Deal lifts markets but does little for US economy
Published 12:00 am Thursday, October 17, 2013
WASHINGTON (AP) — The budget agreement reached Wednesday cheered investors and removed the threat of a catastrophic debt default that could have triggered another recession.
Yet the temporary nature of the deal means a cloud will remain over a sluggish U.S. economy that was further slowed by the government’s partial shutdown.
Political fights over taxing and spending will persist over the next few months. The risk of another government shutdown and doubts about the government’s borrowing authority remain. Businesses and consumers may still spend and invest at the same cautious pace they have since the Great Recession officially ended more than four years ago.
The agreement will reopen the government but only until Jan. 15. The deal would enable the United States to keep borrowing to pay its bills, but not past Feb. 7.
The deal followed a two-week shutdown and came a day before a Treasury Department deadline to raise the nation’s $16.7 trillion debt limit.
“The good news is that we avoid hitting the debt ceiling and all the risks that entails,” said Joel Prakken, co-founder of Macroeconomic Advisers, a forecasting firm. “The bad news is … this hasn’t produced any clarity. We’re going to be right back at this again after the turn of the year.”

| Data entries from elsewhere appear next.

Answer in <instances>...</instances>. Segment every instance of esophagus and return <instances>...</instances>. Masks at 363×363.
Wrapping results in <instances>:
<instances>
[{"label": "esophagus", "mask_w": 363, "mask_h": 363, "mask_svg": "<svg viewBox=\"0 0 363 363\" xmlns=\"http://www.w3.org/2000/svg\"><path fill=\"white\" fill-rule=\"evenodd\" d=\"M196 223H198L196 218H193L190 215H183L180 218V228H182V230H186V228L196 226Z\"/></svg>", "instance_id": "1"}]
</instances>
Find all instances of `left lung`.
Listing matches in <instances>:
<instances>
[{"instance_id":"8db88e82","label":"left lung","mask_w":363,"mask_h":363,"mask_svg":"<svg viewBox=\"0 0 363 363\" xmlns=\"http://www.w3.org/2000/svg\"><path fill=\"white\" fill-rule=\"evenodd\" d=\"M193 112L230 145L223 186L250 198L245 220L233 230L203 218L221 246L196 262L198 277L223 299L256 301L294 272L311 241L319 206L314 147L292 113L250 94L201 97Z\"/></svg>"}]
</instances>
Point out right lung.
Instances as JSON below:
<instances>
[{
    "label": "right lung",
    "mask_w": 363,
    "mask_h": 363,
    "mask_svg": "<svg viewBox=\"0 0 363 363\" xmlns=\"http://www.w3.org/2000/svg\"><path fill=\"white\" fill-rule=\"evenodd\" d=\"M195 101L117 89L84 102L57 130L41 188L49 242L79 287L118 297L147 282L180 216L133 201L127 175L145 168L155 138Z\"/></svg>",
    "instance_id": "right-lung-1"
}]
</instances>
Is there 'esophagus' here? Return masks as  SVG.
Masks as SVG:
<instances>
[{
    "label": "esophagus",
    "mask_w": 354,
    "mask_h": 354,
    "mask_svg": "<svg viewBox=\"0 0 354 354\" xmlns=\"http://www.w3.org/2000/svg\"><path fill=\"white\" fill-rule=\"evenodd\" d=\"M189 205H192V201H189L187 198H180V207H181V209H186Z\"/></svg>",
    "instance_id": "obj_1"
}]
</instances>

The stock market soared on the news. The Dow Jones industrial average jumped 206 points. Bond investors celebrated, too. They sharply drove down the yield on the one-month Treasury bill, which would have come due around the time a default could have occurred. And the yield on the 10-year Treasury, a benchmark for rates on mortgages and other loans, fell.
Investors may now turn to what typically moves stock prices: corporate earnings and economic data. Wall Street is in the midst of earnings season.
“We can go back to focusing on the true reason why stocks are higher: the rebound in housing, rising corporate profits, the resurgence in manufacturing,” said Doug Cote, chief investment strategist for ING U.S. Investment Management.
By itself, the partial government shutdown will have only a limited effect on economic growth, analysts said. Most forecast that the shutdown will dent growth by about 0.15 percentage point per week. But federal employees will receive back pay, suggesting that much of the lost spending could be made up.
Standard & Poor’s estimated that the shutdown has shaved at least 0.6 percentage point from the economy’s annual growth rate in the October-December quarter. It calculated that that means the shutdown took $24 billion out of the economy.
S&P now expects the economy to grow at a tepid annual rate of roughly 2 percent this quarter. In September, it had predicted a 3 percent growth rate.
“The U.S. economy dodged a bullet today,” said Paul Edelstein, an economist at IHS Global Insight. “But the reprieve will be short. … The stage is set for another showdown in January.”